═════ Selected passage ═════
Showing posts with label forest. Show all posts
Showing posts with label forest. Show all posts

Sunday, July 19, 2015

Bandit Springs: Forest Dude


Saturday July 11 2015

He's a Desert Dude, used to wide open spaces and few trees that monsters can hide behind (only small monsters live behind sagebrush).

Bandit Springs last weekend in Oregon was Dudley's first forest endurance adventure. He went with his pasture mate Smokey and his neighbor August. The best part, of course, was the grassy meadow we camped in. Ohhhh, that rich grass smorgasbord reaching to his kneecaps, that he loved to stuff in his mighty mouth at every opportunity!

You can see he's scarfed the tall grass in his immediate reach, and he's plotting how to reach the rest

It was Dudley's first time on a high tie, which I was a bit leery of, since we were camped in such a tasty meadow. Middle of the first night, he was pulling and yanking and squeaking and stretching that high tie so hard, he woke us all up, and Steph took the high tie down and I tied him right to the trailer.

My biggest fear for Dudley at that ride was him getting loose, and getting lost in the forest, and me never seeing him again. Horses have gotten lost before. And guess what happened the second middle of the night, right before our Saturday ride. He got loose! Suspicious noises woke Steph and Carol up (they were sleeping in the horse trailer; I was sleeping in Helen's freight liner.) He was on the other side of our trailer, devouring an entire bucket of beet pulp!

Now my second biggest fear, almost as big as the first, is Dudley getting loose from his trailer and getting into every single bucket of grain in Ridecamp. Fortunately, he was easy for Carol to catch, but who wouldn't be, after a big satisfying bucket of beet pulp, from which he was still licking the crumbs? He had pulled his entire halter off his head, but I think it was from scratching and trying to rub behind his ears, because he was very itchy there. Nevertheless, Carol put his halter on tightly, and I gave him a stern lecture, because he scared the crap out of me (and a hug because I was so glad he wasn't lost), and I went to bed praying he would have no ill effects from a bucket of beet pulp. Needless to say, every time he made any kind of noise (banging his hay net against the trailer, sloshing water while drinking, peeing, or farting) I instantly sat up, wide awake, and looked out to see if he was still tied to the trailer. I didn't get any more sleep before my alarm went off at 5 AM.
═════ The data ═════
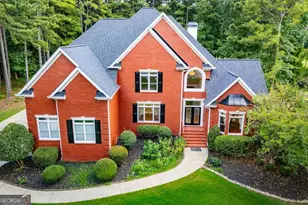 18 Rose Arbor Ct, Newnan, GA 30265 - Photo 3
═════
*Problems and tasks*.
A: Transcribe the Bandit Springs post from "Saturday July 11" up to and including "live behind sagebrush).".
B: According to the Bandit Springs post, what was Dudley eating when he was found loose on the second night?

*List of solutions*.
A:
Saturday July 11 2015

He's a Desert Dude, used to wide open spaces and few trees that monsters can hide behind (only small monsters live behind sagebrush).

B: An entire bucket of beet pulp.